#### [Texto fornecido]
——————————
O pesadelo de um mundo em rede
(Texto de Amador
Fernandez-Savater, co-editor de Acuarela Libros, no blog Interferencias, em 24/7/2015, sobre o livro “La hipótesis cibernética”, do coletivo
Tiqqun. Tradução: Haroldo Gomes)
“Naquele
Império, a Arte da Cartografia conseguiu tal Perfeição que o Mapa de uma só
Província ocupava toda uma Cidade, e o Mapa do Impéri, toda uma Província.
Com o tempo,
esses Mapas Descomedidos não satisfizeram e as Escolas de Cartógrafos
levantaram um Mapa do Império, que tinha o Tamanho do Império e coincidia
pontualmente com ele. Menos Adeptas ao Estudo da Cartografia, as Gerações
Seguintes entenderam que esse dilatado Mapa era Inútil e não sem Impiedade o
entregaram às Inclemências do Sol e dos Invernos. Nos Desertos do Oeste
perduram despedaçadas Ruínas do Mapa, habitadas por Animais e por Mendigos; em
todo o País não há outra relíquia das Disciplinas Geográficas
(Borges, “Del
rigor de la ciência”)
As distopias
ou “utopias negativas” são obras de ficção que levam até um extremo de pesadelo
elementos ou tendências reais já ativas no presente. Entre as mais conhecidas
estão, por exemplo, 1984 de George
Orwell ou Um mundo feliz de Aldous
Huxley. Não posso evitar ler La hipótesis
cibernética, do misterioso não-grupo Tiqqun,
como uma obra desse tipo. Um relato, por sua vez real e irreal, que adverte e
alerta sobre algo. Sobre o quê? O pesadelo que se desenha aqui é o de um mundo inteiramente organizado em rede:
transparente, conectado, dinâmico, auto-organizado, fluído. Uma leitura que
produz vertigem, sobretudo entre os que temos pensado em algum momento a rede
como metáfora-ferramenta de emancipação. Talvez por isso, para me proteger,
leio este ensaio como uma obra de ciência-ficção: “exageram, só é um mal sonho”.
Seguro?
——————————
#### [Instruções]
(A) No texto sobre o pesadelo de um mundo em rede, de que forma o autor diz ler o ensaio para se proteger?
(B) Reescreva o trecho do texto sobre o pesadelo de um mundo em rede começando em "O pesadelo de" e terminando em "Tradução: Haroldo Gomes)", trocando "rede" por "teia".

#### [Amostra de dados]
——————————
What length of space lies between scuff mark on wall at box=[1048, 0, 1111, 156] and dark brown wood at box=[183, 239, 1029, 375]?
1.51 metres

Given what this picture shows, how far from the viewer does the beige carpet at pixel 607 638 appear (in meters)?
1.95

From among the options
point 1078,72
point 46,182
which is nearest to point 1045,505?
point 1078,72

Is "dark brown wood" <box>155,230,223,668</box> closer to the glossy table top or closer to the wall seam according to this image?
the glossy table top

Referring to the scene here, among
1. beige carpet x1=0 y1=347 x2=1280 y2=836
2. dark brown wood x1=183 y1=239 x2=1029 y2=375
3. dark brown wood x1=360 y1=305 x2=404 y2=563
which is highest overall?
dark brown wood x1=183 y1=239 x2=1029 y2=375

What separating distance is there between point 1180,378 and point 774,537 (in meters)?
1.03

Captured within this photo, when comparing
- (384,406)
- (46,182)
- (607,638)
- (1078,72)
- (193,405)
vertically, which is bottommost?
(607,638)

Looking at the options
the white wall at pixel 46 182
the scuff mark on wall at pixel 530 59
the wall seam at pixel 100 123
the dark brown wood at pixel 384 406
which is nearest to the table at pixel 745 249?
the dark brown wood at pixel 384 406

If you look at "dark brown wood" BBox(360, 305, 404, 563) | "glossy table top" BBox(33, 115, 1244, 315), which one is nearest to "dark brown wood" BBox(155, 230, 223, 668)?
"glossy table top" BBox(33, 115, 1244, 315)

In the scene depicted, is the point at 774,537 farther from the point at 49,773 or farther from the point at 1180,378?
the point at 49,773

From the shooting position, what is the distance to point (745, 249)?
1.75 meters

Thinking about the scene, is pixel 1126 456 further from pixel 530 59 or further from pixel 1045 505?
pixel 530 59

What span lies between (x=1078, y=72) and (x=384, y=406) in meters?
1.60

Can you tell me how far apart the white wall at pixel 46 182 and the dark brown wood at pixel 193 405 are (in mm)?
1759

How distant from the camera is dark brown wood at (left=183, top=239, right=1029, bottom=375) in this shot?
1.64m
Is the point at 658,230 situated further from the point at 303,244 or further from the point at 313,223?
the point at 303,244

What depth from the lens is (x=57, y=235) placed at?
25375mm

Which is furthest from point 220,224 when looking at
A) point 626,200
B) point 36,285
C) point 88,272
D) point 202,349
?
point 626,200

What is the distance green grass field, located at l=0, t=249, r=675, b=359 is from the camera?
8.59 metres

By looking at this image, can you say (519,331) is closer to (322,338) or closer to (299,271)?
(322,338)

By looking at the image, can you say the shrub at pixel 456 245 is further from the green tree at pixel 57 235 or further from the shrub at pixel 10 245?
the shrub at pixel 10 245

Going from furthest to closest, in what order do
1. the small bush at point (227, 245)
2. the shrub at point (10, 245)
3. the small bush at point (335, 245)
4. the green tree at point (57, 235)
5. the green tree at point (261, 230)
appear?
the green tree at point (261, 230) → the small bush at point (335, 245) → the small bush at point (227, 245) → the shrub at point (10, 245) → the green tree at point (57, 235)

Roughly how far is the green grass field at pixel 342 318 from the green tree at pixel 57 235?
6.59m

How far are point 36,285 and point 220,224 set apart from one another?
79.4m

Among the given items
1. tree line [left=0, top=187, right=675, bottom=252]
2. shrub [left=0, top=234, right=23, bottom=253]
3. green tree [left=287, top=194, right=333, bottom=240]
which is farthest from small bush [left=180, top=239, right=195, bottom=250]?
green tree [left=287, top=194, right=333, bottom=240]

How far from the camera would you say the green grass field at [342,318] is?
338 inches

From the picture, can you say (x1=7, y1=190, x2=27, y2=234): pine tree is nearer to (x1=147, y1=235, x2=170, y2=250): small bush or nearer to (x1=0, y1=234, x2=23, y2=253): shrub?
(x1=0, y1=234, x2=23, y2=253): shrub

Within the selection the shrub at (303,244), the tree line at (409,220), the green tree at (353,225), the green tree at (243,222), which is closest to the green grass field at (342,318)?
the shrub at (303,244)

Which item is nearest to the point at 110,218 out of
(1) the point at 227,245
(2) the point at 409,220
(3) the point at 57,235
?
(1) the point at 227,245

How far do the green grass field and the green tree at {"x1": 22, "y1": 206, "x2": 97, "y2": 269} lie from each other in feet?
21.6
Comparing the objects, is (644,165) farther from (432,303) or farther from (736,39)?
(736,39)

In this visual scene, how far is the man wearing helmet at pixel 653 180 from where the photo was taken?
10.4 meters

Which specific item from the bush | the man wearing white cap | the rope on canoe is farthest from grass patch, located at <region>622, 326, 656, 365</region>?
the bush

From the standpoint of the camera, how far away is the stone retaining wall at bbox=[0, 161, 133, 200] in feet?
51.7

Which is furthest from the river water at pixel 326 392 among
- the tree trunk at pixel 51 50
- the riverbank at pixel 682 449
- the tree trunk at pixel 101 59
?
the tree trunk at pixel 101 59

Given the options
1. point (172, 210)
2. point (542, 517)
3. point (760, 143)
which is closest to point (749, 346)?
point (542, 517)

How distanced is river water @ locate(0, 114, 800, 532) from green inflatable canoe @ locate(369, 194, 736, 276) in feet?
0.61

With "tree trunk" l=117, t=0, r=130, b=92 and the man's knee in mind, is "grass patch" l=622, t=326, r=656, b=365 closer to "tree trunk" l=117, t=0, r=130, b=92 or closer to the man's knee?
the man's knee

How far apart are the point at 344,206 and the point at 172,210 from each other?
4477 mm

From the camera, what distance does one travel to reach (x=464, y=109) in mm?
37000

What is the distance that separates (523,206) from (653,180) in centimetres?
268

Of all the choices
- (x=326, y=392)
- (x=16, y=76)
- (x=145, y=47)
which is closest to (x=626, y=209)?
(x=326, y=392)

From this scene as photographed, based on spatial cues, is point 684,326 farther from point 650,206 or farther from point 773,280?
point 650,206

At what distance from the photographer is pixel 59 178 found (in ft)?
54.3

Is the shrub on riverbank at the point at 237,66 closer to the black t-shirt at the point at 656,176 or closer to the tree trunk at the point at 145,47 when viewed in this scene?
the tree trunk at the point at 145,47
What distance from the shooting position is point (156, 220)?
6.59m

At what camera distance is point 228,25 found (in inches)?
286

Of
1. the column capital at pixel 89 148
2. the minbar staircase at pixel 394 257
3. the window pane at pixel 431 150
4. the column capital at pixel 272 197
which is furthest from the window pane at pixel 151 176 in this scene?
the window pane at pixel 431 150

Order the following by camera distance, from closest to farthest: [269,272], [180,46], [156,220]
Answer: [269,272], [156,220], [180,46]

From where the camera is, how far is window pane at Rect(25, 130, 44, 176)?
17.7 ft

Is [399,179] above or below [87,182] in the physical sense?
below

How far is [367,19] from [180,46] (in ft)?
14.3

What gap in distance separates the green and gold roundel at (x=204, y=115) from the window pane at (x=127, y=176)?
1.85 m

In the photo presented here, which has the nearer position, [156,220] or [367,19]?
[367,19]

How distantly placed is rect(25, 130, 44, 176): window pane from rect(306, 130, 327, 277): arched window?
——————————
#### [Respostas dos exercícios]
(A) Como uma obra de ciência-ficção.

(B)
O pesadelo de um mundo em teia
(Texto de Amador
Fernandez-Savater, co-editor de Acuarela Libros, no blog Interferencias, em 24/7/2015, sobre o livro “La hipótesis cibernética”, do coletivo
Tiqqun. Tradução: Haroldo Gomes)